What the armies suffered still astonishes 150 years later. Guelzo details severed limbs, mauled faces, and all other manner of maiming, injury and death. On July 1, the first day of battle, the 26th North Carolina “lost 549 out of the 843 men it had lined up that afternoon; its regimental flag went through thirteen sets of hands.”
“Gettysburg” bores in on small episodes like the one above without neglecting the major issues, from the actions of Dan Sickles, the Union’s loose-cannon general who may or may not have forced Meade to fight on July 2, to the impact of J.E.B. Stuart’s disappearing act leaving Lee without a cavalry screen for his maneuvers. Guelzo even pricks the sacred balloon of Joshua Lawrence Chamberlain defending the Union position on Little Round Top, arguing Chamberlain received an exaggerated amount of credit, bolstered by self-promotion.

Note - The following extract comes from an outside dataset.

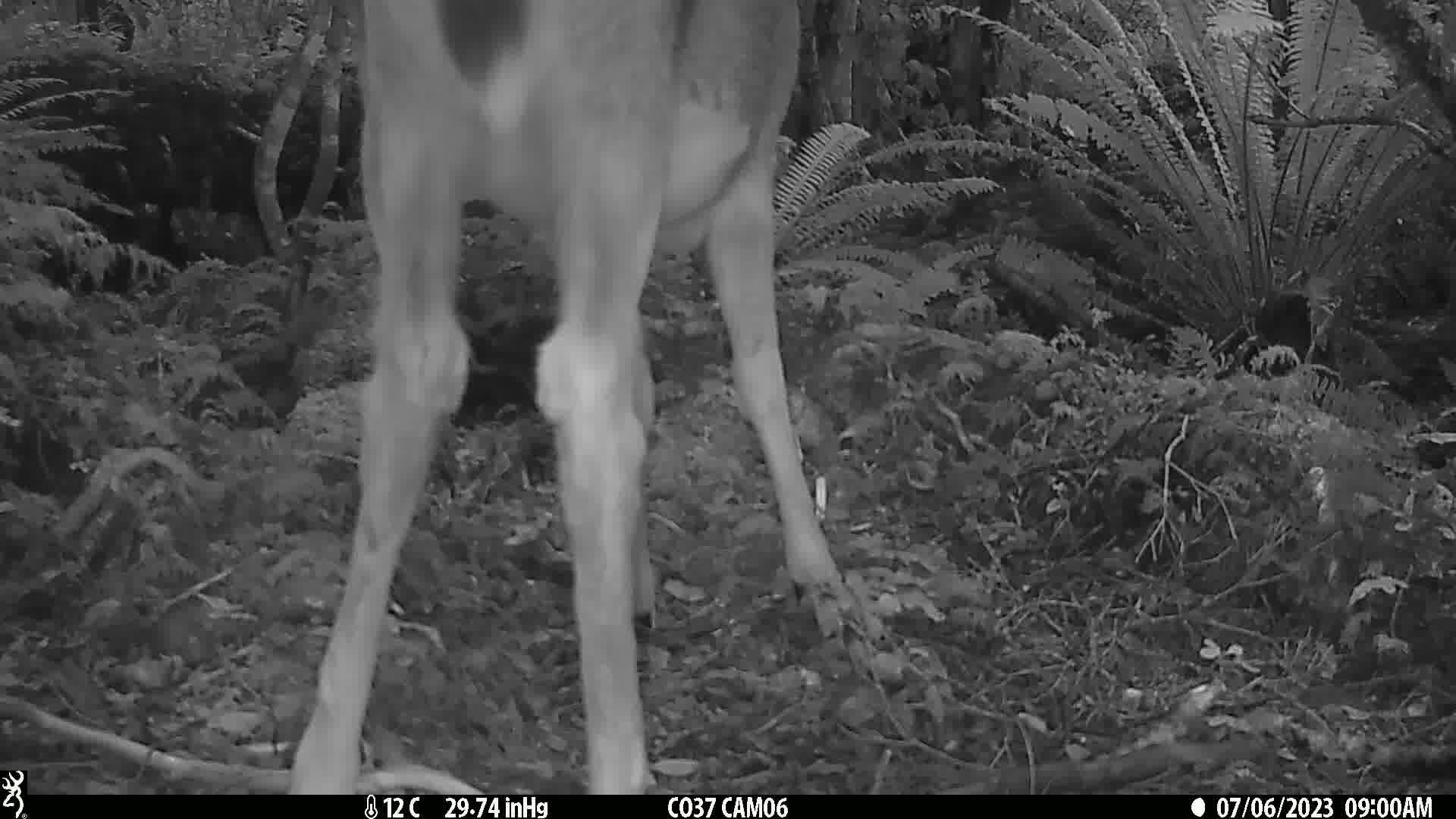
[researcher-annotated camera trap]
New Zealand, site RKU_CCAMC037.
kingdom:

And, of course, there is Pickett’s infantry charge on the aptly named Cemetery Ridge, the disastrous attack on July 3 by the Confederates. Here, Guelzo lets no one off easy. He defends Lee’s right-hand man, James Longstreet, for carrying out the orders from Lee — an issue of contention afterwards as Lee’s defenders shifted blame to Longstreet for the attack’s failure. Guelzo also asserts there is no guarantee that Longstreet’s preference for an extended flanking movement would have worked, either.

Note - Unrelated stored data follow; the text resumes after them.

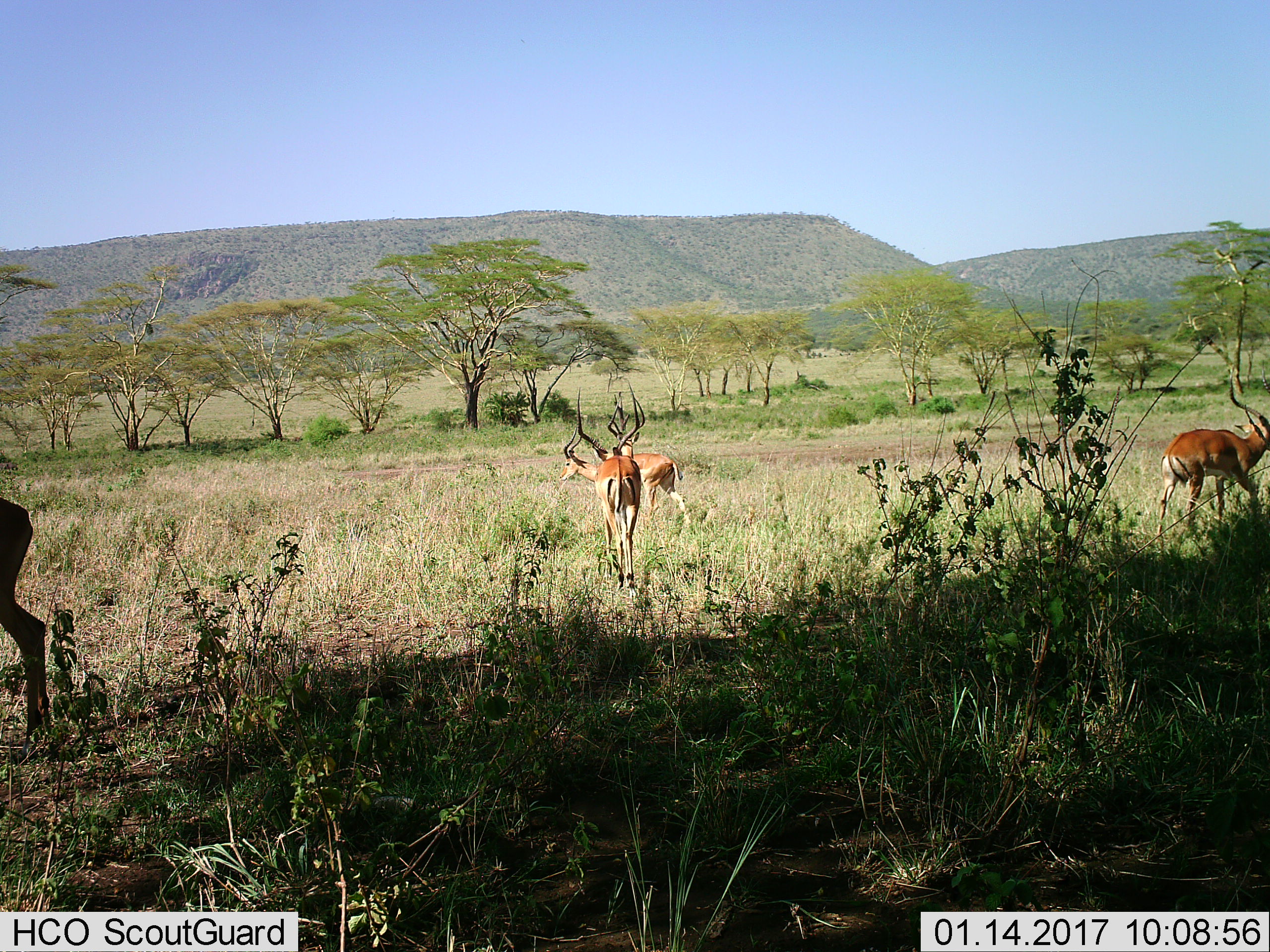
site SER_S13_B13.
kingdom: Animalia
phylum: Chordata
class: Mammalia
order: Artiodactyla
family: Bovidae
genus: Aepyceros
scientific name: Aepyceros melampus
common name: impala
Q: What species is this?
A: Impala (Aepyceros melampus).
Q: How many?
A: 5.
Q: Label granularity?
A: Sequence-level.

He dismisses Pickett as “indolent” and notes he finished last in his class at West Point. Still, Pickett’s bitterness becomes easier to understand when the carnage is examined. Pickett had about 13,000 men, including borrowed reinforcements. This for an attack Longstreet said would require 30,000 men. The Union held back its artillery fire, then hammered Pickett when the charge neared.
A Virginia soldier recalled severed heads, arms and legs flying “like feathers before the wind.” A Florida lieutenant saw “men falling all around me with brains blown out, arms off, and wounded in every direction.” Pickett lost somewhere between 2,600 and 3,400 men, according to various accounts.
Lee initially accepted full blame and told Pickett after his retreat that “you and your men have covered yourselves with glory.”
Pickett responded, “Not all the glory in the world, General Lee, can atone for the widows and orphans this day has made.”